There are many advantages to working with friends. The same passion. Two heads instead of one. You can bounce ideas off each other. Spending time together is easy. Longtime friends know each other well, the positive and negative attributes. These may all be the right ingredients to go into partnership together to create a business.
But one always has to be cautious. Having a disagreement over money decisions can hurt the business. It could ruin your friendship. This is also an issue if you partner with a family member. Same issues. What do you need to know to make sure your business and friendship don’t end blowing up, being a disaster. You don’t want your business to be the ground for friends or family squabbling.
As an example, my partner, Gillian and I are family, we’re sisters. But we like to think of ourselves as friends. So, we are doing business as both family and friends. Double whammy. In our early business development, we made a pact, “If business disagreements interfered in our sister relationship, we would dissolve the business”. It was that important to us. Our families would suffer otherwise.
We instituted a series of guidelines. It spelled out each person’s responsibilities and authorities for our business. We wanted to avoid a potential friend or family feud or a business breakdown. Sometimes we have to be flexible. Not always get our own way. But we have been partners for 4 years and we love working with each other every day. We are working hard but having fun together. We have the same interests, so our business and personal lives are never boring. Rarely does a day go by when we don’t have some form of communication. Our husbands worry we will get sister withdrawal if we go more than two days without chatting.
But here is some advice that we would like to pass on. Things we have learned from our own experiences and mentoring given to us.
Five Things to Help Working with Friends:
- Make a list of all the major decisions that you will encounter. Decide which of the two of you will get ultimate decision making if you don’t agree how to handle something.
- Some of our toughest discussions are keeping friendship and business separate. We have to stay focused. Make a pact, that this “time” is for “work” only.
- On the opposite side of that, leave work talk for business hours. Be friends or family outside of the office.
- Don’t commingle monies. Set up a business account. Only business expenses come from that account. It’s not for personal use.
- Decide who will be responsible for which roles. Who has the best talents for accounting or marketing, or the desire. Then make sure you keep clear who “owns” those roles.
We have seen many husband and wife teams. They might have started off as business partners, then got married. It always looks exciting to see them working together. But divorces happen. How do they deal with it? Same way as any family or friend. Create a plan in advance. Like a prenup but for their business enterprise.

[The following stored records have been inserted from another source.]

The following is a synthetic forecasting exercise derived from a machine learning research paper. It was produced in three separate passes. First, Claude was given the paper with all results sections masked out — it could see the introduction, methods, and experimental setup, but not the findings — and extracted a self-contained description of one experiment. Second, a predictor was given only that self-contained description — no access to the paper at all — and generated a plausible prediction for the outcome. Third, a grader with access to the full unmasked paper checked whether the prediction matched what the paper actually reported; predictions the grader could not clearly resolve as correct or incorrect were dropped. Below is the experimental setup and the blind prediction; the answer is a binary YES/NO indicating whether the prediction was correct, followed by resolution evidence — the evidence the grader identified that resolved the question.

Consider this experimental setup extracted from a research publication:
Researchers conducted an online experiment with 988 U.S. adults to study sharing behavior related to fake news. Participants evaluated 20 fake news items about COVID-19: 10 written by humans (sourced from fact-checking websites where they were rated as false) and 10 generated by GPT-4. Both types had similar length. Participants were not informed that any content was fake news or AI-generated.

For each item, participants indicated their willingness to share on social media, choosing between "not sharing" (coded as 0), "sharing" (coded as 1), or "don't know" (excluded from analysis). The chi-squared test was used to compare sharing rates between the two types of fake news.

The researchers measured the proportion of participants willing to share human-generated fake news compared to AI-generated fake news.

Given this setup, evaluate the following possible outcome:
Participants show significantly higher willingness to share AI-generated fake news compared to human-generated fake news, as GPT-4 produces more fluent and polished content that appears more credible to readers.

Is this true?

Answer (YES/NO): NO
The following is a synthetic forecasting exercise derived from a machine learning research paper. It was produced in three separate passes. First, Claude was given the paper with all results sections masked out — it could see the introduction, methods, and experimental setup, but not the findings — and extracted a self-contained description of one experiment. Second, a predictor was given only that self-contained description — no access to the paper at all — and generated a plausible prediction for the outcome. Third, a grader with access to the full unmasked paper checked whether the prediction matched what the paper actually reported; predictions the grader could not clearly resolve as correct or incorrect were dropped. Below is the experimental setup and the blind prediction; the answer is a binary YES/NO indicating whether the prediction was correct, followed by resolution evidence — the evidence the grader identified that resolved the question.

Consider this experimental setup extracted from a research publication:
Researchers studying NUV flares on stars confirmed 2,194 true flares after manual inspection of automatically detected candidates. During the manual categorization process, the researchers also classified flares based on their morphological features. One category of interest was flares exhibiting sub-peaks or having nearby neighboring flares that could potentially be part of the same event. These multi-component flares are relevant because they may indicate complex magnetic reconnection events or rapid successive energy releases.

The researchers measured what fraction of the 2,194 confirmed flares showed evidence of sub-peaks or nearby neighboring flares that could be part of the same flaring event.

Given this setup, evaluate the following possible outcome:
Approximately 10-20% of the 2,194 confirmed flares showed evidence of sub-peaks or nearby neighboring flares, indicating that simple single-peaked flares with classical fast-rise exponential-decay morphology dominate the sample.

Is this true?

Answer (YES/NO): NO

If you hire family members like spouses or kids, you face other issues. Write a business plan in advance. It should outline all the important things to consider. Determine income, percentage of business, who to hire, roles in advance.

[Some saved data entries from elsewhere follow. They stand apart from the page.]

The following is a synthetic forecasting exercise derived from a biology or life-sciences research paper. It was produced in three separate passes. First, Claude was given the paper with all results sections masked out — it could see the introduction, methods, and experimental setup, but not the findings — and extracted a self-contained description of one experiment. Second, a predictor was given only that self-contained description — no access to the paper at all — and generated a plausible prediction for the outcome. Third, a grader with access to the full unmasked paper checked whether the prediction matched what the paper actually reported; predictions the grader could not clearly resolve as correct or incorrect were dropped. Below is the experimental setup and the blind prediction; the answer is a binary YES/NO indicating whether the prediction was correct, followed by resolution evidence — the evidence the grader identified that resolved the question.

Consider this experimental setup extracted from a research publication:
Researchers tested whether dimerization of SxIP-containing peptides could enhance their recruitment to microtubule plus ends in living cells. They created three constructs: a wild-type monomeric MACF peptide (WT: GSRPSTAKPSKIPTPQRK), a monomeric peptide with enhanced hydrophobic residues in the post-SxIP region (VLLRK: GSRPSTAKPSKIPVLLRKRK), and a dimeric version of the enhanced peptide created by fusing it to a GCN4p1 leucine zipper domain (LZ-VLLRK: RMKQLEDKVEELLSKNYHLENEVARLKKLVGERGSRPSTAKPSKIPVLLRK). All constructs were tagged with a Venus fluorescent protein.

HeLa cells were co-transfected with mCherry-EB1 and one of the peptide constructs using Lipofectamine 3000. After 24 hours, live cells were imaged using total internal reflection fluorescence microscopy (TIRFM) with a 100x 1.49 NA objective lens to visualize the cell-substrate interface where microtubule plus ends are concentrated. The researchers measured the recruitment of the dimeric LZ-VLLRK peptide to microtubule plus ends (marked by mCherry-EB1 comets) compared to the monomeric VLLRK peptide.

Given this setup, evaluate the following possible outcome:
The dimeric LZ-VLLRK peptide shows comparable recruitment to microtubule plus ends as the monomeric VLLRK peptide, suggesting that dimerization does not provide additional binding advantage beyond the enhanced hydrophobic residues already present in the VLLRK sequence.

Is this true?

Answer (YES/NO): NO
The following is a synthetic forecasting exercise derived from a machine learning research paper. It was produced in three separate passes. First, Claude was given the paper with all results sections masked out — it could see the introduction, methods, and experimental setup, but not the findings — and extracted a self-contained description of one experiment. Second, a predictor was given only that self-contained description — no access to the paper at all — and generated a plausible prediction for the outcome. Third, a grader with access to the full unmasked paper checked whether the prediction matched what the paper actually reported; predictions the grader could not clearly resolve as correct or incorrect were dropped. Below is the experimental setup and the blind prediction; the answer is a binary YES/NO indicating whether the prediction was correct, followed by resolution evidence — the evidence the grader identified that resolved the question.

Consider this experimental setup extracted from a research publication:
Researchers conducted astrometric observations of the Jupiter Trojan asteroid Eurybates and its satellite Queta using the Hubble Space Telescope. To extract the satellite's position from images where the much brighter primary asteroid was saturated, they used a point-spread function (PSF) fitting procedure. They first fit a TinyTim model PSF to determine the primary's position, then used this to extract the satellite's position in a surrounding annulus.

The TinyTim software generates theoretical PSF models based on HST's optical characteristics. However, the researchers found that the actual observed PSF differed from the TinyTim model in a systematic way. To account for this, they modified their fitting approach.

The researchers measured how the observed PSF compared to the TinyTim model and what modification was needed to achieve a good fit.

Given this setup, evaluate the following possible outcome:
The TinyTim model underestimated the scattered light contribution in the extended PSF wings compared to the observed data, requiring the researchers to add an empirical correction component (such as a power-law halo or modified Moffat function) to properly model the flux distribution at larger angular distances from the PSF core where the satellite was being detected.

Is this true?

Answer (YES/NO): NO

If your business includes friends with family, you have to be extra careful. Don’t put yourself in a position of choosing between family or a friend. That would be a terrible situation. You may not recover in your relationships.

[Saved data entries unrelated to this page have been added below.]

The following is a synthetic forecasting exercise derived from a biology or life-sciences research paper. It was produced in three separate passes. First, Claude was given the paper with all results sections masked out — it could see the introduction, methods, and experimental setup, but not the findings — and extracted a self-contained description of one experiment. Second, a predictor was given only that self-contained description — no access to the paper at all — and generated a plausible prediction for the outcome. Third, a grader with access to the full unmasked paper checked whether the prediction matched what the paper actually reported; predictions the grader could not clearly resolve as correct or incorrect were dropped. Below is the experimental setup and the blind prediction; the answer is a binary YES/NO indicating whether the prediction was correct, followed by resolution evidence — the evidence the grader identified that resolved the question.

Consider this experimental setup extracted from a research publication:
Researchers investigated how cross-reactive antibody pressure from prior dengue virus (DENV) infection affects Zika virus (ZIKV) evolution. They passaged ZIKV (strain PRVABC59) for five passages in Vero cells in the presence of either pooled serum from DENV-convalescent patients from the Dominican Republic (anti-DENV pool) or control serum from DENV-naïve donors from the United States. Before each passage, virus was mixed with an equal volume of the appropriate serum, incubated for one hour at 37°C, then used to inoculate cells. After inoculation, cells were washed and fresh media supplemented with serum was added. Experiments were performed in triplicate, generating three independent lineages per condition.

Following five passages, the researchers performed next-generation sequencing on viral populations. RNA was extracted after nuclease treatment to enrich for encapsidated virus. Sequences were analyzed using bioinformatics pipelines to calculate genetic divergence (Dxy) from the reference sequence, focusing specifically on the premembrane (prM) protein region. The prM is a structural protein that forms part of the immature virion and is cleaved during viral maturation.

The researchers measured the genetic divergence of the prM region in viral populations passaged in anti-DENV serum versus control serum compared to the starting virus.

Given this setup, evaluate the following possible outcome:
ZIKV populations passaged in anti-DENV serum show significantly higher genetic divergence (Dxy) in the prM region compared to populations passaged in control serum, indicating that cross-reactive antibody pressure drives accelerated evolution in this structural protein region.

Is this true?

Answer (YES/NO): NO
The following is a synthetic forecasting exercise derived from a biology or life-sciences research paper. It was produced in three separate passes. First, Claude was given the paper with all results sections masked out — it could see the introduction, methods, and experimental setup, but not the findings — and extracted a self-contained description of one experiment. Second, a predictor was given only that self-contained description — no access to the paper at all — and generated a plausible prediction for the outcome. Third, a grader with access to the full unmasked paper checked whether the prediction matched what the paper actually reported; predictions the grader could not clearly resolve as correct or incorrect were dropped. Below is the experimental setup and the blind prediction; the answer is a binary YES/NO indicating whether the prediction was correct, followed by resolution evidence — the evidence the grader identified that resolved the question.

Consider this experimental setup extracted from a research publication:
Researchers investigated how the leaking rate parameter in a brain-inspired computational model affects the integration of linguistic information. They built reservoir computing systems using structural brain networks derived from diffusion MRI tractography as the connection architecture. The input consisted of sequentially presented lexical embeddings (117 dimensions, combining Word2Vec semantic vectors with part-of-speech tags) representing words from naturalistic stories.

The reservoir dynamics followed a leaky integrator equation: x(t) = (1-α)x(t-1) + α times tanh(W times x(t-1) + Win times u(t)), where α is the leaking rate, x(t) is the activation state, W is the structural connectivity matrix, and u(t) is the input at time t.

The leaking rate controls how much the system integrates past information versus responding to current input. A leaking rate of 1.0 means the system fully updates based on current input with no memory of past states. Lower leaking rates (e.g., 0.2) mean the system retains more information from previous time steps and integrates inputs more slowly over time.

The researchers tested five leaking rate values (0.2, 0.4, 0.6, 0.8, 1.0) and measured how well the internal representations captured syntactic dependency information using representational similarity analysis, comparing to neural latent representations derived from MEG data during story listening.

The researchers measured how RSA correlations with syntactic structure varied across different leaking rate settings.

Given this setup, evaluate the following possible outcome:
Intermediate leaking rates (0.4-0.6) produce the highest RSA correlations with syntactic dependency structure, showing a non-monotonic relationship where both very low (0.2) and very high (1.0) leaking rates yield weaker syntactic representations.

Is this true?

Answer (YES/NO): NO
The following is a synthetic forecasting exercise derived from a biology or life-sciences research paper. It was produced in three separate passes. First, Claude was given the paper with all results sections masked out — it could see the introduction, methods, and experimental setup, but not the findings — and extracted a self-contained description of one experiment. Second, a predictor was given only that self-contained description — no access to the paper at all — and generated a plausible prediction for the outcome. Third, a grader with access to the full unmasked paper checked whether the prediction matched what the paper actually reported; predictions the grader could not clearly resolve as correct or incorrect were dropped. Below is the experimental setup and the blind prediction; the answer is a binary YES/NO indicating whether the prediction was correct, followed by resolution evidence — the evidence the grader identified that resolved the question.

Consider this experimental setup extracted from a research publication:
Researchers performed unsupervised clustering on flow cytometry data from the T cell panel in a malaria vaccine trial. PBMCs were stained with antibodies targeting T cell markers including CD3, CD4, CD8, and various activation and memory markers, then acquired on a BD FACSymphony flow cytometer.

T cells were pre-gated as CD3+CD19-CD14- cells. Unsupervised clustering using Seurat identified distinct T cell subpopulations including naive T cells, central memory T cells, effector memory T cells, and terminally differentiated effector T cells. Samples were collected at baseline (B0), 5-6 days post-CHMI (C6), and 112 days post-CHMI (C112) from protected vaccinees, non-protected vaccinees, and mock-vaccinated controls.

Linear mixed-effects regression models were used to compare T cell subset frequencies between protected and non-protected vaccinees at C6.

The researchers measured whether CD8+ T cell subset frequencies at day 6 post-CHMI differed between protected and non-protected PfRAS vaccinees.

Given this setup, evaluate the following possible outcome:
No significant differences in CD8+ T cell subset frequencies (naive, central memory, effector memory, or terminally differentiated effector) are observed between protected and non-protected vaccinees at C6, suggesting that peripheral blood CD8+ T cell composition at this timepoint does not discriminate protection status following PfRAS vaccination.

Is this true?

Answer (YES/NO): NO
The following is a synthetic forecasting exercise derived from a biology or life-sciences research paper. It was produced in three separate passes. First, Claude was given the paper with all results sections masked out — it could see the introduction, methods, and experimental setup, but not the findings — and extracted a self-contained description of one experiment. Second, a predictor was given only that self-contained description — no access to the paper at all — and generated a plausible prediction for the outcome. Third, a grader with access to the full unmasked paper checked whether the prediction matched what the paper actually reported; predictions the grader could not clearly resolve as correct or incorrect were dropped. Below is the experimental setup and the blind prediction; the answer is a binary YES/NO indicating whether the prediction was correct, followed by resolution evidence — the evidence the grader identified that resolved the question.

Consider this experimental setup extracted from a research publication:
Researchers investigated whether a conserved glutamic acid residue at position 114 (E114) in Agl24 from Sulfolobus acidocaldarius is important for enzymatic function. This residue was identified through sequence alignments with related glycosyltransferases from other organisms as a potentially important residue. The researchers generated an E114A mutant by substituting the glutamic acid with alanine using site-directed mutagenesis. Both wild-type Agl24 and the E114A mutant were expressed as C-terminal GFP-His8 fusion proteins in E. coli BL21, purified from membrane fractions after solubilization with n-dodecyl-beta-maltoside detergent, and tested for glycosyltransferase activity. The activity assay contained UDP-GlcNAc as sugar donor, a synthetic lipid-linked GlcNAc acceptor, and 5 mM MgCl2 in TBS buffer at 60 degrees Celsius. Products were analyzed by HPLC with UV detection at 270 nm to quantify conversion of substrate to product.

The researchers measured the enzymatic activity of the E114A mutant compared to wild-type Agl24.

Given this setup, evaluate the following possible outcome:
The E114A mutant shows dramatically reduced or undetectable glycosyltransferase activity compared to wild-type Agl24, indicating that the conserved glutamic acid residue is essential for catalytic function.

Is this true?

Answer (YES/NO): NO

This also applies to having friends or family being clients. Do they expect discounts? What if you don’t meet their expectations? I don’t have a magic pill to answer those questions. But I do caution you to try and keep everything on a professional business level. Its ok to give them discounts but have a clear understanding of how that will work. They will want the same service as your regular customers. Find the balance with that.
We encourage you to work with your friends. Work with family. Have family and friends as clients. Nothing is more fun than having family or friend small businesses today. But please make sure you do not neglect an operating plan or agreement. Keep the sanctity of your family or friends, whether they are business partner or clients. Like Gillian and I, you can take all your talents and meld into a fabulous business that will serve you well.